Todavía queda el tren, pero qué importa. Quedan llanuras interminables de las que no se sabe si se va o se viene. Quedan varios crepúsculos y varios amaneceres cuyas luces se filtran por el ventanuco. Gotas de lluvia y de rocío con sabor a barniz que hay que lamer de las tablas del techo. Queda una reyerta absurda entre los recién liberados, como si aún estuvieran acostumbrándose a su inocencia. Quedan los primeros besos a tu esposa, a tu hija, besos dolorosos y al mismo tiempo felices, como sucede siempre que algo empieza o termina.
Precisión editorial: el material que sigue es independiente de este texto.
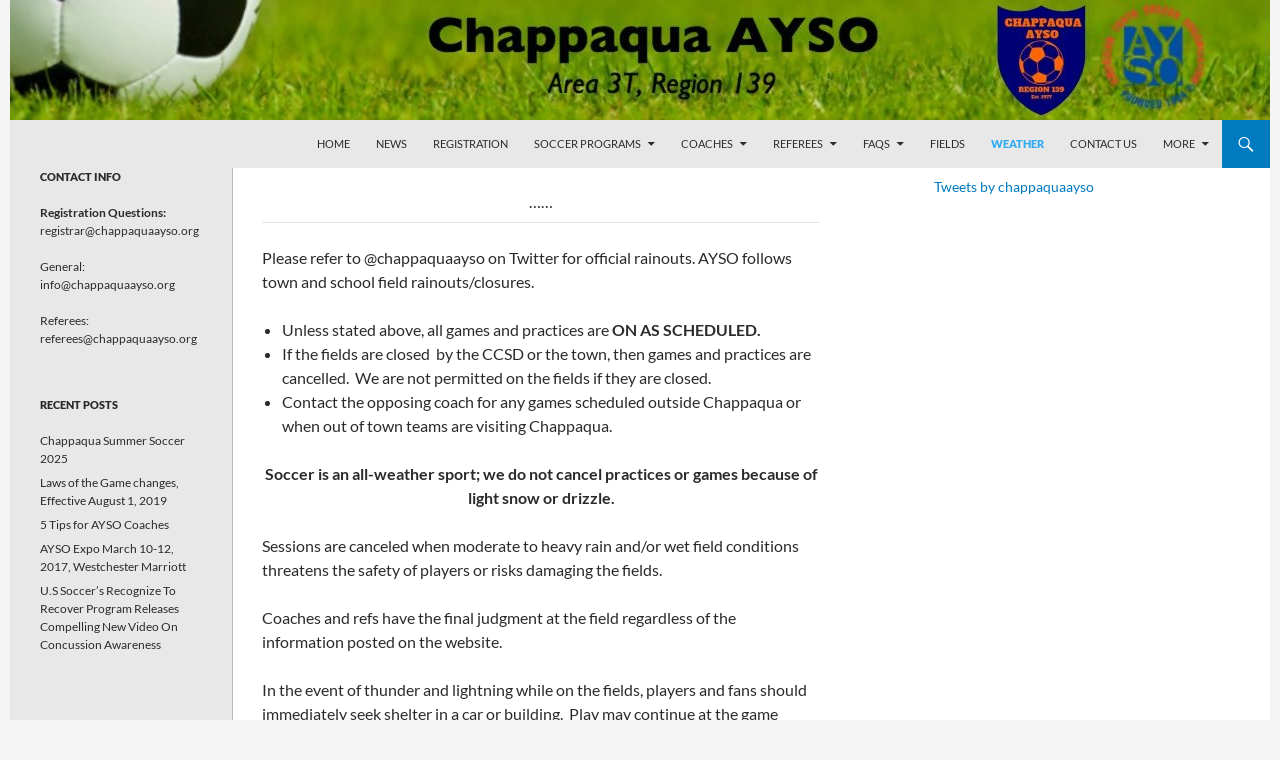

--- FILE ---
content_type: text/css
request_url: https://chappaquaayso.org/wp-content/themes/twentyfourteen-child/style.css?ver=20230808
body_size: 929
content:
/*
 Theme Name:   Twenty Fourteen Child
 Theme URI:    http://example.com/twenty-fourteen-child/
 Description:  Twenty Fourteen Child Theme
 Author:       John Doe
 Author URI:   http://example.com
 Template:     twentyfourteen
 Version:      1.0.0
 Tags:         light, dark, two-columns, right-sidebar, responsive-layout, accessibility-ready
 Text Domain:  twenty-fourteen-child
*/

@import url("../twentyfourteen/style.css");

/* =Theme customization starts here
-------------------------------------------------------------- */
.site-title {font-size: 24px;}
.page h1.entry-title {display:none;}
.content-area, .content-sidebar {
    padding-top: 10px;
}

.site {
margin: 0 auto;
}

.site-content .entry-header, .site-content .entry-content, .site-content .entry-summary, .site-content .entry-meta, .page-content { max-width: 800px; }

#secondary {
border-right: solid 1px #000;
}

.entry-title {
	font-size: 24px;
	text-transform: none;
	font-weight: bold;
}

textarea {
	color: #2b2b2b;
	font-family: "Gill Sans", Arial, sans-serif;
}

.comments-title {
	font: 900 16px/1.5 "Gill Sans", Arial, sans-serif;
}
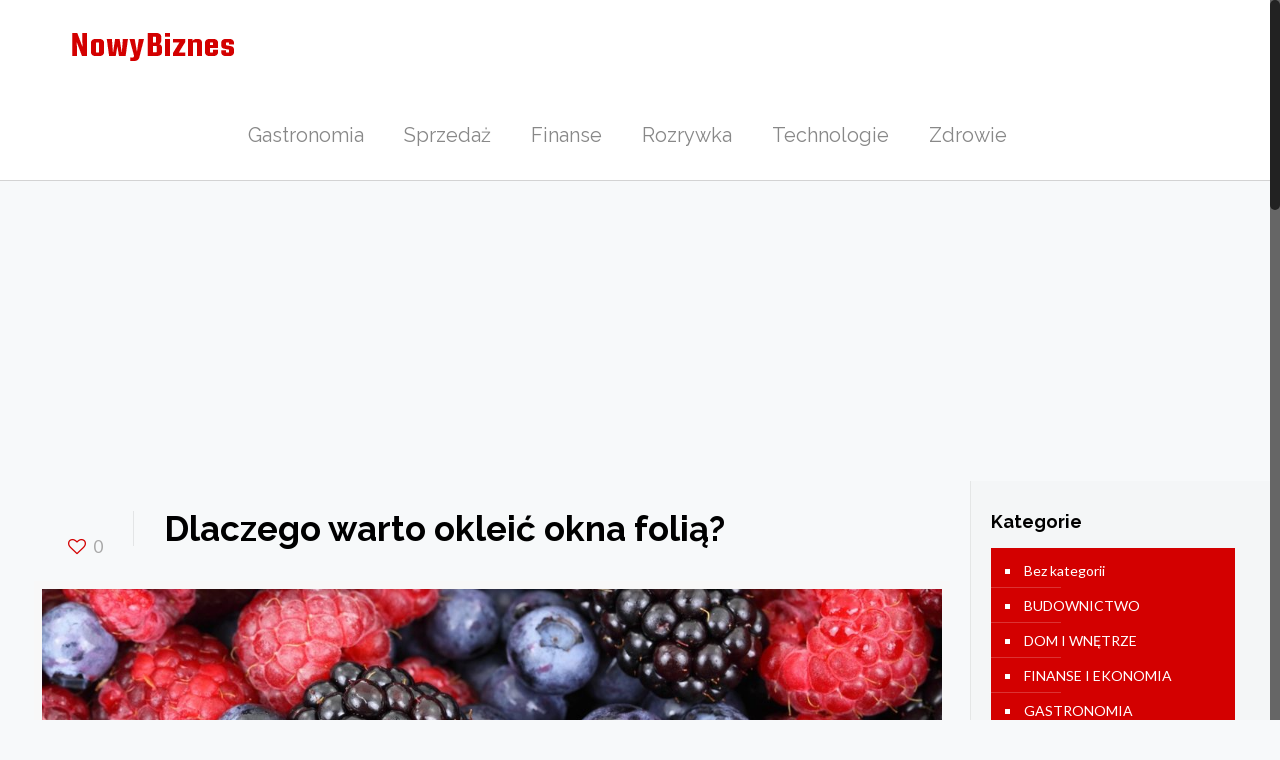

--- FILE ---
content_type: text/html; charset=utf-8
request_url: https://www.google.com/recaptcha/api2/aframe
body_size: 267
content:
<!DOCTYPE HTML><html><head><meta http-equiv="content-type" content="text/html; charset=UTF-8"></head><body><script nonce="tLOZmkfxARjg4pBAKb7soA">/** Anti-fraud and anti-abuse applications only. See google.com/recaptcha */ try{var clients={'sodar':'https://pagead2.googlesyndication.com/pagead/sodar?'};window.addEventListener("message",function(a){try{if(a.source===window.parent){var b=JSON.parse(a.data);var c=clients[b['id']];if(c){var d=document.createElement('img');d.src=c+b['params']+'&rc='+(localStorage.getItem("rc::a")?sessionStorage.getItem("rc::b"):"");window.document.body.appendChild(d);sessionStorage.setItem("rc::e",parseInt(sessionStorage.getItem("rc::e")||0)+1);localStorage.setItem("rc::h",'1768796689404');}}}catch(b){}});window.parent.postMessage("_grecaptcha_ready", "*");}catch(b){}</script></body></html>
Queda el suelo del vagón y en él un cubo colmado de excrementos y orines, tu cubo, cada vez más vacío. Cuando acabéis de limpiarlo, el viaje habrá terminado. Queda el viaje. Las calles de la ciudad al anochecer, desiertas, y una pareja de soldados que insisten en acompañaros hasta vuestra nueva casa, la casa donde seréis tan felices. Podéis encontrarla vosotros mismos, pero los soldados no quieren. ¡Hay tantos que se han perdido! Más rápido, os dicen, os apremian, porque hay otros muchos esperando el mismo tratamiento. Tu mujer parece muy preocupada y tu hija por momentos se serena, pero basta que la consueles para que rompa a llorar de nuevo. Mientras camináis, el día va recobrando sus colores. Por fin la calle. Un portal. La dificultad de subir los peldaños, a empellones y de espaldas. Desde las galerías superiores del patio, rebozos negros y rostros muy blancos -rostros duros, graves; rostros que no hacen ni dicen nadacomo espectadores de un teatro venido a menos que aguardan en silencio el final de la obra. Una puerta precisa, abierta, y los soldados que os arrastran dentro y os distribuyen en los lugares más inverosímiles -ellas debajo de la cama; tú abrazado firmemente a tu telescopio-. Y por último los soldados que salen, que cierran la puerta de una patada, regresan a la calle. Tú alzándote para mirar por la ventana, apartando un solo pliegue de la cortina. Y tras el cristal los soldados que se han detenido en mitad de la calzada, que conversan con el Vecino -pero el Vecino parece de pronto muy joven y ya no cojea- y por último miran en la dirección que éste señala.

Puedes imaginar el diálogo que sostienen.

Ahí, ahí es donde se esconden.

Y los soldados:

No, ellos no. Son inocentes: ya han cumplido.

Y después recogen una colilla del suelo y desaparecen.